Video AI Story.com is promoting longer clips. While many AI videos are only a few seconds long, Story.com allows up to 1 minute. A storyboarding feature is supposed to ensure that the clips ultimately meet the user's ideas and needs.
Video AI Pika adds sound. Pika already offers a “lip sync“ feature that makes people speak in generated videos. Now there is an option to add sound to a generated clip, such as background noises and effects. Source: VentureBeat
Google researchers show VLOGGER, which can create lifelike videos of people speaking, gesturing and moving from a single photo.

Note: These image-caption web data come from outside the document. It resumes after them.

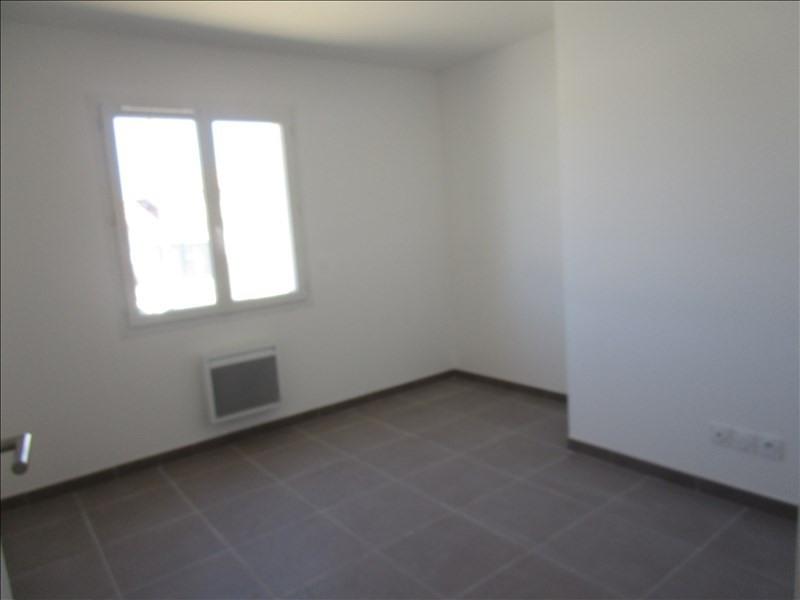 Location maison / villa Villegailhenc 850€ CC - Photo 4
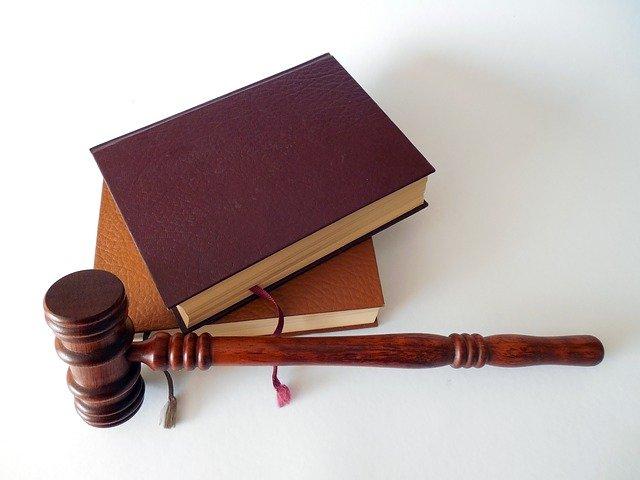 Quelles sont les meilleures séries juridiques?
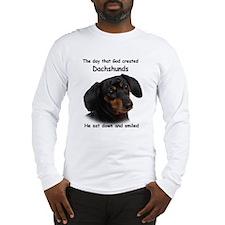 God Created Dachshunds Long Sleeve T-Shirt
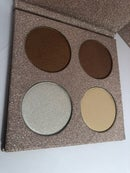 Image 3 of Julia Sand of the Sea Highlighting and Bronzing Palette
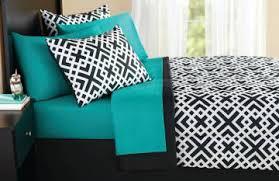 Mainstays Bedding Sets Mainstays Brown Shams Bedding Bed Linen Gallery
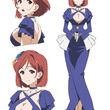 TVアニメ『慎重勇者』、統一世界の神々を山村響、斧アツシ、潘恵子が担当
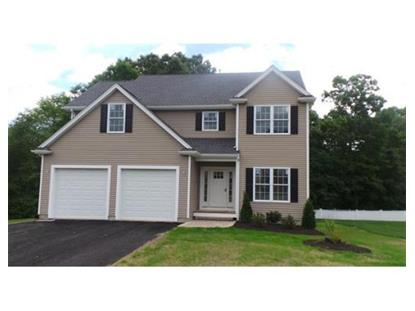 15 Colton Lane  Attleboro, MA MLS# 71617567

This opens up a range of potential applications, but also raises concerns about forgery and misinformation. Source: VentureBeat
Stable Video 3D creates 3D models from a single photo. It can be used for free for non-commercial applications.
Amazon AI aims to make life easier for merchants. Amazon shows a small, nice example of a practical AI application: The assistant will generate an Amazon product page from a link to a product in a merchant's own online store, reports The Verge. The service is initially available in the US.
N E W S
AWS, Accenture and Anthropic join forces for enterprise AI
Amazon Web Services (AWS), Accenture, and AI startup Anthropic (makers of Claude) are joining forces to help organizations in highly regulated industries, such as healthcare, government, and banking, deploy customized AI models quickly and responsibly.

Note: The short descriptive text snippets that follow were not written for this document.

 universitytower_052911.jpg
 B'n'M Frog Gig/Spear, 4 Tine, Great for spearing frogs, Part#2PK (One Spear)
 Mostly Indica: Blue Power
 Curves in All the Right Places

The partnership will enable organizations to access Anthropic's AI models, including the entire Claude 3 family, through AWS' Bedrock platform. Accenture will provide the technical and industry expertise to refine the models. More than 1,400 Accenture engineers will be trained on how to use Anthropic's models on AWS and will provide implementation support.
More news in brief
Jailbreak with ASCII trick. Researchers from Washington and Chicago have developed “ArtPrompt“, a new method to bypass security measures in language models. Using this method, chatbots such as GPT-3.5, GPT-4, Gemini, Claude, and Llama2 can be tricked into responding to requests they are supposed to reject using ASCII art prompts. This includes advice on how to make bombs and counterfeit money. Sources: Tom's Hardware, Ars Technica
OpenAI's GTP store is full of spam. It seems the startup doesn't have much time to control the individual chatbots in its store, as TechCrunch shows.

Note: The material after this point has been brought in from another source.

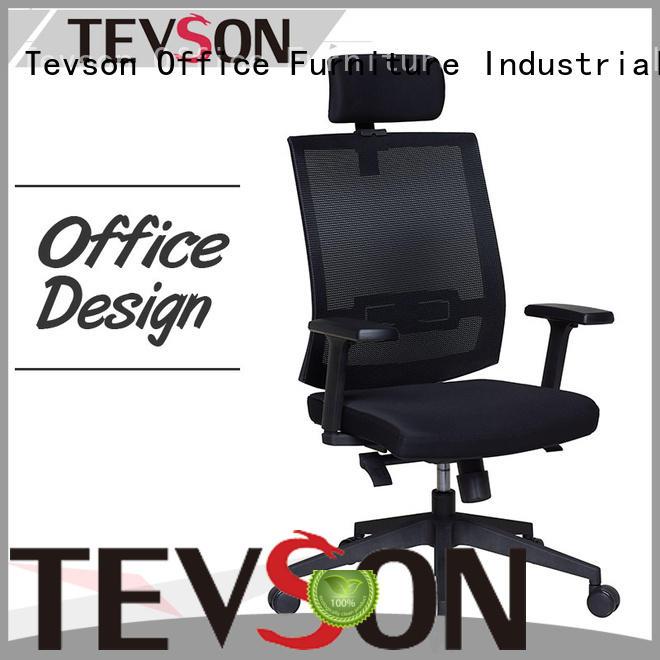 Tevson stylish computer desk chair ergonomic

Stability AI stumbles. The British startup has popularized the “diffusion“ technique for AI image generation developed by Munich students. Now Robin Rombach, Andreas Blattmann and Dominik Lorenz have left the company, three of the original five people involved in the research project. Source: Forbes
G O O D ? R E A D
These eight people made ChatGPT possible - at Google
This Wired article tells the story behind the development of the “Transformer,“ a revolutionary AI architecture that powers modern language models like ChatGPT. A team of eight Google researchers developed the Transformer in 2017, based on the concept of attention. The team worked hard to complete the paper before an important conference deadline, and their breakthrough was initially overlooked by Google's leadership. The Transformer has since become a foundational technology, and the researchers have gone on to start successful AI companies of their own.
C U R I O U S ? F I N D
Another thing AI doesn't understand: Mirrors
AI image generators often fail because they don't understand (yet?) what they're creating. Mirrors are a good example. Source: Reddit
G L O S S A R Y
Merging
Merging is the process of combining two or more AI models to create a new model. The results can be surprisingly good and do not require expensive hardware.